◆ TASK OBJECTIVE: Reproduce the rows from the line containing "Is point (238, 172)" to the line containing "95.3 meters", substituting "lowest" for "bottommost" and leaving everything else unchanged.

· · · ·

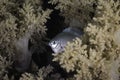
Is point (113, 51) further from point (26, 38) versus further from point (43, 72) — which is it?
point (26, 38)

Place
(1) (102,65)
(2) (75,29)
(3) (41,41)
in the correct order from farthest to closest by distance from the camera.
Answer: (3) (41,41)
(2) (75,29)
(1) (102,65)

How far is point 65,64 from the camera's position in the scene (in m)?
1.48

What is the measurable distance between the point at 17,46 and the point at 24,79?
34cm

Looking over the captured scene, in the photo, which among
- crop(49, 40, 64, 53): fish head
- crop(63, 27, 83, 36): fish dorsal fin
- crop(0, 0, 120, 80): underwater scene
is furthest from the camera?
crop(63, 27, 83, 36): fish dorsal fin

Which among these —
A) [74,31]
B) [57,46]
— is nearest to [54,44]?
[57,46]

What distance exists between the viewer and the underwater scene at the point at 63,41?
4.83 ft

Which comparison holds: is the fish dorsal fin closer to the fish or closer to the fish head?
the fish

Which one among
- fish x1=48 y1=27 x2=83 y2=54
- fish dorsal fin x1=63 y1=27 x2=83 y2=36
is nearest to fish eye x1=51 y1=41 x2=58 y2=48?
fish x1=48 y1=27 x2=83 y2=54

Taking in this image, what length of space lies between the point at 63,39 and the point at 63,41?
0.02 m

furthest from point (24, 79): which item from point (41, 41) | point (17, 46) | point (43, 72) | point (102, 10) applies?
point (102, 10)

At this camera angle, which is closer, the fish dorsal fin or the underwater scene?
the underwater scene

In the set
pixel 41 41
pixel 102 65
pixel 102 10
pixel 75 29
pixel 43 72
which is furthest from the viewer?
pixel 41 41

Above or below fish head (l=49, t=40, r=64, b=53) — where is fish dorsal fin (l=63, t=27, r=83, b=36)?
above

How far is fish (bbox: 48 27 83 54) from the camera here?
1.80m
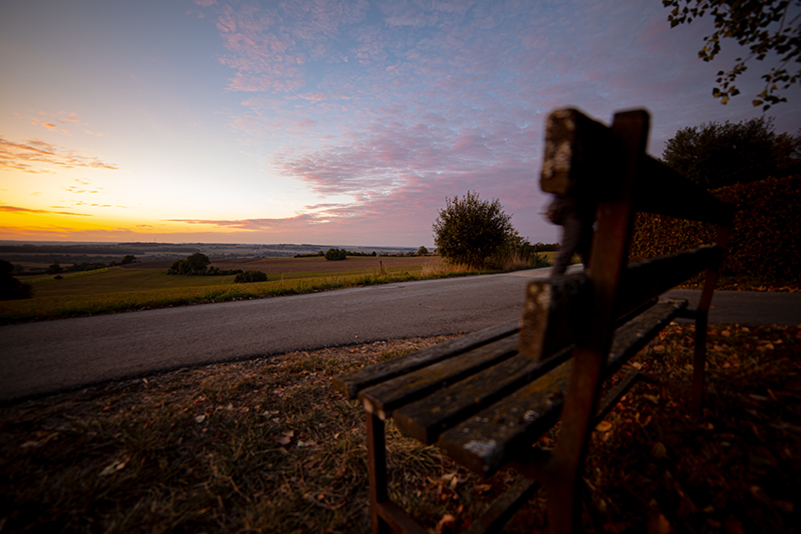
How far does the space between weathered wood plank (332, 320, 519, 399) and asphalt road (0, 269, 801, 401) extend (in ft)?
8.87

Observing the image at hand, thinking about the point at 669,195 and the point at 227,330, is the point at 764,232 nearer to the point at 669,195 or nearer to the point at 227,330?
→ the point at 669,195

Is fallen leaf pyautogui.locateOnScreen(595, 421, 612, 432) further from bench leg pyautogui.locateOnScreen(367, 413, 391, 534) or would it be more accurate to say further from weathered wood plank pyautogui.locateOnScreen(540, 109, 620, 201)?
weathered wood plank pyautogui.locateOnScreen(540, 109, 620, 201)

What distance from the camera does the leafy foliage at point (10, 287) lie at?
10672 millimetres

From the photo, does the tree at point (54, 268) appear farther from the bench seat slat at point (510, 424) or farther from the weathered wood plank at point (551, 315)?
the weathered wood plank at point (551, 315)

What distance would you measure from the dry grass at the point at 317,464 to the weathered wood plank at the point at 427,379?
Answer: 3.11ft

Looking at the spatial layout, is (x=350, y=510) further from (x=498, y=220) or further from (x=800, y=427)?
(x=498, y=220)

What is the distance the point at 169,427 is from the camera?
92.0 inches

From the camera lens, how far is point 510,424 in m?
1.10

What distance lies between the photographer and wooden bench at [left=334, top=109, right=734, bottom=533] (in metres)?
0.79

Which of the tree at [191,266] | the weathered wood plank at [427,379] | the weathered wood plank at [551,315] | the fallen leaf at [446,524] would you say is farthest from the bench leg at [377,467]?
the tree at [191,266]

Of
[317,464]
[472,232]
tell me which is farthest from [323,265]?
[317,464]

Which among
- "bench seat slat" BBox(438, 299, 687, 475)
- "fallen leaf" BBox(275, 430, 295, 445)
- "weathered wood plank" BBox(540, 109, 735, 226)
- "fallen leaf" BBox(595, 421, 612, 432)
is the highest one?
"weathered wood plank" BBox(540, 109, 735, 226)

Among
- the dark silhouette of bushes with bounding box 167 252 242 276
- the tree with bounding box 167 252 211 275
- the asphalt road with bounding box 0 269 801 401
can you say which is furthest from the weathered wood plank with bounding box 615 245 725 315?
the tree with bounding box 167 252 211 275

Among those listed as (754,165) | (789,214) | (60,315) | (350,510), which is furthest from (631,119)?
(754,165)
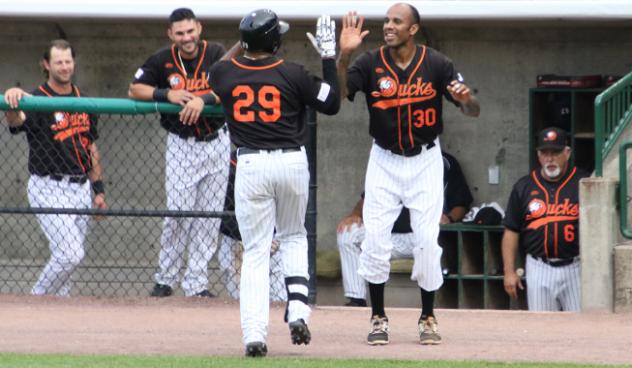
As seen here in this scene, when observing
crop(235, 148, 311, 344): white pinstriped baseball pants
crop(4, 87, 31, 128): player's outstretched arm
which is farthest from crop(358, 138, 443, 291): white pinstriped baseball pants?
crop(4, 87, 31, 128): player's outstretched arm

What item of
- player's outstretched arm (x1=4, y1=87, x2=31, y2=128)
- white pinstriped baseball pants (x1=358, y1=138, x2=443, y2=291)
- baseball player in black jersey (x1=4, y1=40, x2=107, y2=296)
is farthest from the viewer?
baseball player in black jersey (x1=4, y1=40, x2=107, y2=296)

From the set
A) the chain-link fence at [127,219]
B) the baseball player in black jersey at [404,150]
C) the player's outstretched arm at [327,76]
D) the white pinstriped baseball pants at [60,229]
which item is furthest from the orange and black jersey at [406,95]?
the white pinstriped baseball pants at [60,229]

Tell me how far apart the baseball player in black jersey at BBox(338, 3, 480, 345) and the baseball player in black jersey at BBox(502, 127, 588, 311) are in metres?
2.39

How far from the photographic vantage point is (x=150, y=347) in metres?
7.43

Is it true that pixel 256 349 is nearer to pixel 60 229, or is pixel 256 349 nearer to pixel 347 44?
pixel 347 44

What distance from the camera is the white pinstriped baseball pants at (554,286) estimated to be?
9.79 meters

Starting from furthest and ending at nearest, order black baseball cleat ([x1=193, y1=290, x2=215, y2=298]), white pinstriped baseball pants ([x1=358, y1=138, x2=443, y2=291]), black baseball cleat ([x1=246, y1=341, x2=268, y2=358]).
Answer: black baseball cleat ([x1=193, y1=290, x2=215, y2=298]), white pinstriped baseball pants ([x1=358, y1=138, x2=443, y2=291]), black baseball cleat ([x1=246, y1=341, x2=268, y2=358])

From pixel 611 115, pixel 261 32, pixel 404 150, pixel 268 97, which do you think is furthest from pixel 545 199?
pixel 261 32

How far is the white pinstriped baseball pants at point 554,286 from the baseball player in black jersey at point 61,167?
3.08 meters

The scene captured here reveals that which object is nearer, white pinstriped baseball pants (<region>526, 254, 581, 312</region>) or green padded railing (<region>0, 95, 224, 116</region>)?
green padded railing (<region>0, 95, 224, 116</region>)

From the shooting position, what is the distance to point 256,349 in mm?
6945

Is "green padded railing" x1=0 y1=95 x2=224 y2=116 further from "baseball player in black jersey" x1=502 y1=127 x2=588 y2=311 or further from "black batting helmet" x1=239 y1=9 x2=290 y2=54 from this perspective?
"baseball player in black jersey" x1=502 y1=127 x2=588 y2=311

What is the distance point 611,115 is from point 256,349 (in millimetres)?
3939

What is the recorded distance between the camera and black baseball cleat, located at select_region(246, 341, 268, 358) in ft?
22.7
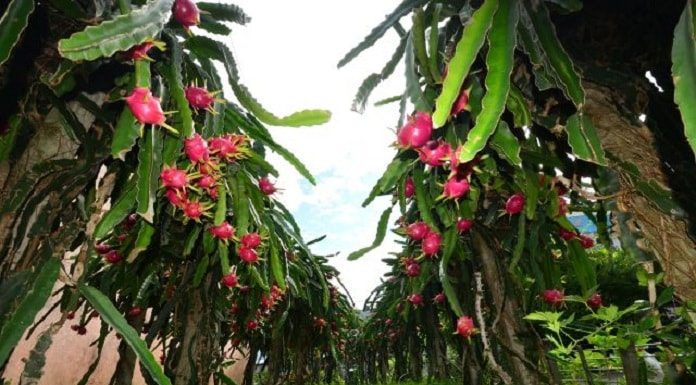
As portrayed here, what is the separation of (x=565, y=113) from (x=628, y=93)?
0.58 feet

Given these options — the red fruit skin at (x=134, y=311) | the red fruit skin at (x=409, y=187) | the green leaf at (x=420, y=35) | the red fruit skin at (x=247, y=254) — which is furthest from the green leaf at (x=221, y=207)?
the red fruit skin at (x=134, y=311)

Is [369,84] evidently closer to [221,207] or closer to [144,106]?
[221,207]

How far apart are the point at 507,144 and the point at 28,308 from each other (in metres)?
1.12

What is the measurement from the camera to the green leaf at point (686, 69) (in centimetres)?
63

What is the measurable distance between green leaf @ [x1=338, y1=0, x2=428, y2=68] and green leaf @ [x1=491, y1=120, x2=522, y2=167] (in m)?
→ 0.47

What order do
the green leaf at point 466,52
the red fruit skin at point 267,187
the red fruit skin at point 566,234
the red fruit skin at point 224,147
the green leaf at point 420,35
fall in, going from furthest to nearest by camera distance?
the red fruit skin at point 267,187, the red fruit skin at point 566,234, the red fruit skin at point 224,147, the green leaf at point 420,35, the green leaf at point 466,52

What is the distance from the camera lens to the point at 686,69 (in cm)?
67

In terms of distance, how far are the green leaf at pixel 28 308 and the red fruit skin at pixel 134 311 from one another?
168 cm

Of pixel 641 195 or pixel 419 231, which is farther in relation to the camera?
pixel 419 231

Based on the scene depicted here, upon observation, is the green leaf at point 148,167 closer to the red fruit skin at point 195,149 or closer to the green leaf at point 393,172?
the red fruit skin at point 195,149

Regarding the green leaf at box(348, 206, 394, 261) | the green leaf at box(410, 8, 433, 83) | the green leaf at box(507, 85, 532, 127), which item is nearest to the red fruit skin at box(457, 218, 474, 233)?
the green leaf at box(348, 206, 394, 261)

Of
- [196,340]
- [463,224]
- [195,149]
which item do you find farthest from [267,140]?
[196,340]

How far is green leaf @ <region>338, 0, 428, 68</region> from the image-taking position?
1289 mm

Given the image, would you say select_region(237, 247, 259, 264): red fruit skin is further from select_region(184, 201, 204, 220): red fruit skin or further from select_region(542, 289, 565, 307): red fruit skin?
select_region(542, 289, 565, 307): red fruit skin
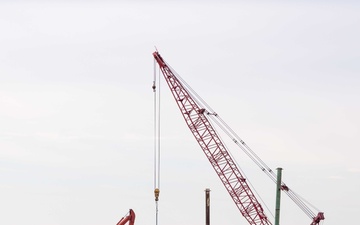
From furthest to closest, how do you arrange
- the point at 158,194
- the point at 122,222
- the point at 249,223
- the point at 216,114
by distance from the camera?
1. the point at 249,223
2. the point at 216,114
3. the point at 158,194
4. the point at 122,222

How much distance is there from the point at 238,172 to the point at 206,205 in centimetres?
726

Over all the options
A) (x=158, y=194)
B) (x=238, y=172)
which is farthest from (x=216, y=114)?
(x=158, y=194)

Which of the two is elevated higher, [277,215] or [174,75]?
[174,75]

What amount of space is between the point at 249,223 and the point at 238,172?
903 centimetres

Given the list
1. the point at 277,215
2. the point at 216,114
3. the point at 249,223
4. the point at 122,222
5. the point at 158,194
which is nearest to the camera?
the point at 277,215

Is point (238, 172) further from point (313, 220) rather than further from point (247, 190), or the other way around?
point (313, 220)

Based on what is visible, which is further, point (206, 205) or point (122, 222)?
point (206, 205)

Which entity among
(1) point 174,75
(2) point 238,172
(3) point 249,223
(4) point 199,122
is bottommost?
(3) point 249,223

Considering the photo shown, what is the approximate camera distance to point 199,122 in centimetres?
9038

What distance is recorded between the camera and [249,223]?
95.3 meters

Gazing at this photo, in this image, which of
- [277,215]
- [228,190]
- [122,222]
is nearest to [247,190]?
[228,190]

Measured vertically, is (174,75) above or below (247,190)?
above

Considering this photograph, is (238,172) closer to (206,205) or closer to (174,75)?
(206,205)

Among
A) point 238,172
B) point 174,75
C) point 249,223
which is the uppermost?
point 174,75
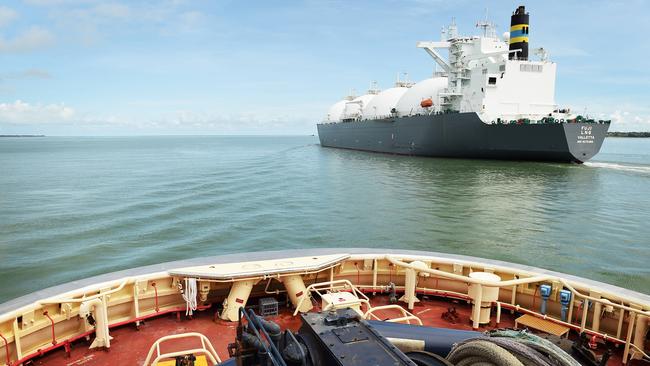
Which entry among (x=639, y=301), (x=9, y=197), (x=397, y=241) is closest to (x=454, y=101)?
(x=397, y=241)

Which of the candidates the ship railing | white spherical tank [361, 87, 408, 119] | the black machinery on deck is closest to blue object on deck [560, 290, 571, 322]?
the ship railing

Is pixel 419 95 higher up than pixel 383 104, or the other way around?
pixel 419 95

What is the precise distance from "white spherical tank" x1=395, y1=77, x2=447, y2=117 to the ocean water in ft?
75.6

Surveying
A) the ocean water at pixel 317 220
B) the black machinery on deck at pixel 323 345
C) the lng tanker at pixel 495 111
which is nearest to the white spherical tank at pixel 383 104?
the lng tanker at pixel 495 111

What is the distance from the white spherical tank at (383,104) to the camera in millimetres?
62688

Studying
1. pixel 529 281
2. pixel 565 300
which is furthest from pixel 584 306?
pixel 529 281

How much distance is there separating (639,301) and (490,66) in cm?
4182

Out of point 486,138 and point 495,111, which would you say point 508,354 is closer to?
point 486,138

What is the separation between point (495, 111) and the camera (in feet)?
135

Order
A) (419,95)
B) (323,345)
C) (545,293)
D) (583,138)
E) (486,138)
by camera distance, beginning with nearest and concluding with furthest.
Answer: (323,345), (545,293), (583,138), (486,138), (419,95)

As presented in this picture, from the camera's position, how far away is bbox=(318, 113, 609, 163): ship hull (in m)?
36.3

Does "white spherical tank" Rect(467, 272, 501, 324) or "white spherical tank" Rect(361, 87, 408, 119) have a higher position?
"white spherical tank" Rect(361, 87, 408, 119)

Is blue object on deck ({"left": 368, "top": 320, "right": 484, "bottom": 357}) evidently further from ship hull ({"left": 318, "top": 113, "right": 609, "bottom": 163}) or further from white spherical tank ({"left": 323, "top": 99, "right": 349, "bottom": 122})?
white spherical tank ({"left": 323, "top": 99, "right": 349, "bottom": 122})

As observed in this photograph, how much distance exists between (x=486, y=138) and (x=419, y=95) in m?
15.9
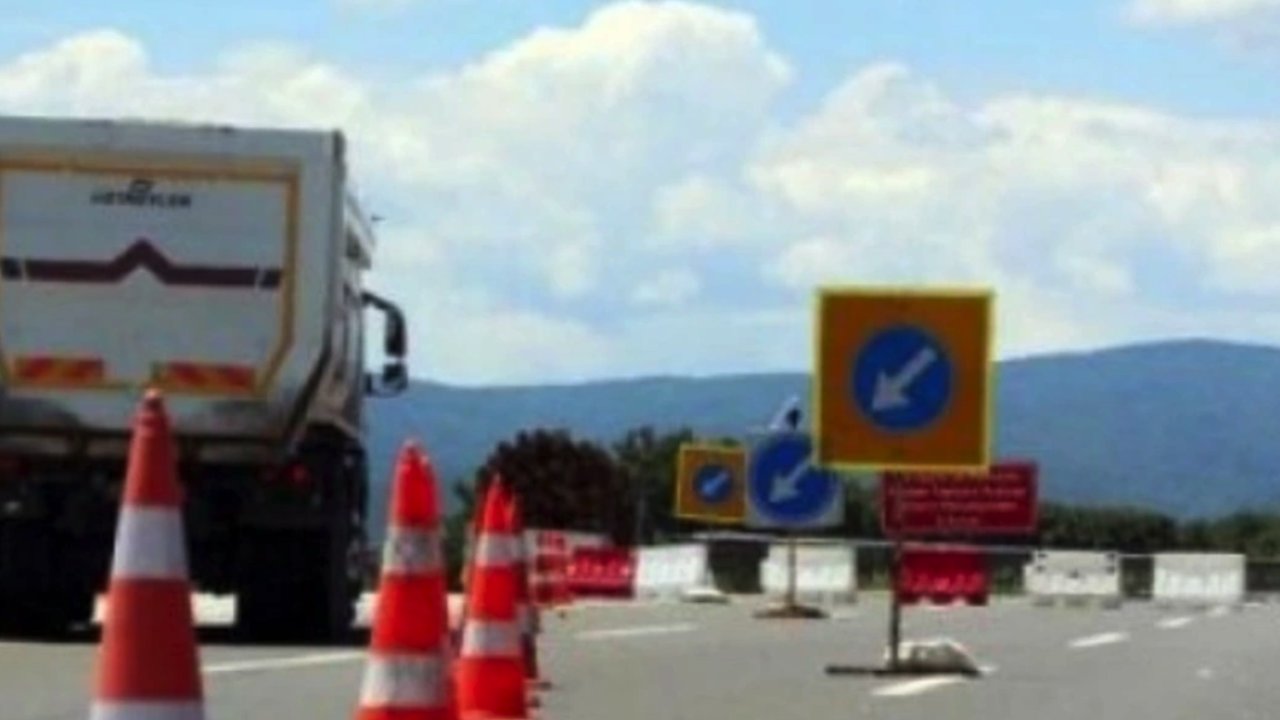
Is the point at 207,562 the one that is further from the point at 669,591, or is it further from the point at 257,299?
the point at 669,591

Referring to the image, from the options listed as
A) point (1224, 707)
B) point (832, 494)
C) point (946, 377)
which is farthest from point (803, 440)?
point (1224, 707)

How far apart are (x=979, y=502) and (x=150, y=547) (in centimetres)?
5231

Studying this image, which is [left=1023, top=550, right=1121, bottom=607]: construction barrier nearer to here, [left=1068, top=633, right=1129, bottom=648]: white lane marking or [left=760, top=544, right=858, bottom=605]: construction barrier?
[left=760, top=544, right=858, bottom=605]: construction barrier

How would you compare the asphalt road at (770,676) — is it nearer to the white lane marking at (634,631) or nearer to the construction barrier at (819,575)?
the white lane marking at (634,631)

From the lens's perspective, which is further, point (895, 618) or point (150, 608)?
point (895, 618)

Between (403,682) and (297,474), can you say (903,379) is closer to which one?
(297,474)

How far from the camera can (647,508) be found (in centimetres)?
11288

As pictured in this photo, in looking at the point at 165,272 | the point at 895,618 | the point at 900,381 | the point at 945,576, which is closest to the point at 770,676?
the point at 895,618

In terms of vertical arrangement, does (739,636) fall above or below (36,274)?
below

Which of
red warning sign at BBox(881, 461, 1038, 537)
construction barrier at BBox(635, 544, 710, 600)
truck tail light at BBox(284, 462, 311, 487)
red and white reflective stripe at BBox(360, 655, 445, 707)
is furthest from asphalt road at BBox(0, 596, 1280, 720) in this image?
red warning sign at BBox(881, 461, 1038, 537)

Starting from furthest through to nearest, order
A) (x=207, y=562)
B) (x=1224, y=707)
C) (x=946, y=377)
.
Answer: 1. (x=207, y=562)
2. (x=946, y=377)
3. (x=1224, y=707)

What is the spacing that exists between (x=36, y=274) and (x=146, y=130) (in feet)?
3.91

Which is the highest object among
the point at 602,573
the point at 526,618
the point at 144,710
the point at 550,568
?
the point at 602,573

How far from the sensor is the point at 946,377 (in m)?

· · · ·

◆ COMPLETE OUTPUT:
Is point (238, 172) further from point (313, 220) rather than further from point (247, 190), or the other way around?
point (313, 220)

Based on what is visible, which is further, point (206, 205) or point (122, 222)?
point (206, 205)

Which entity among
(1) point 174,75
(2) point 238,172
(3) point 249,223
(4) point 199,122
is lowest?
(3) point 249,223

Considering the photo shown, what is the approximate camera distance to point 199,122 in centimetres?
9038

What distance is recorded between the camera and [249,223]?
95.3 meters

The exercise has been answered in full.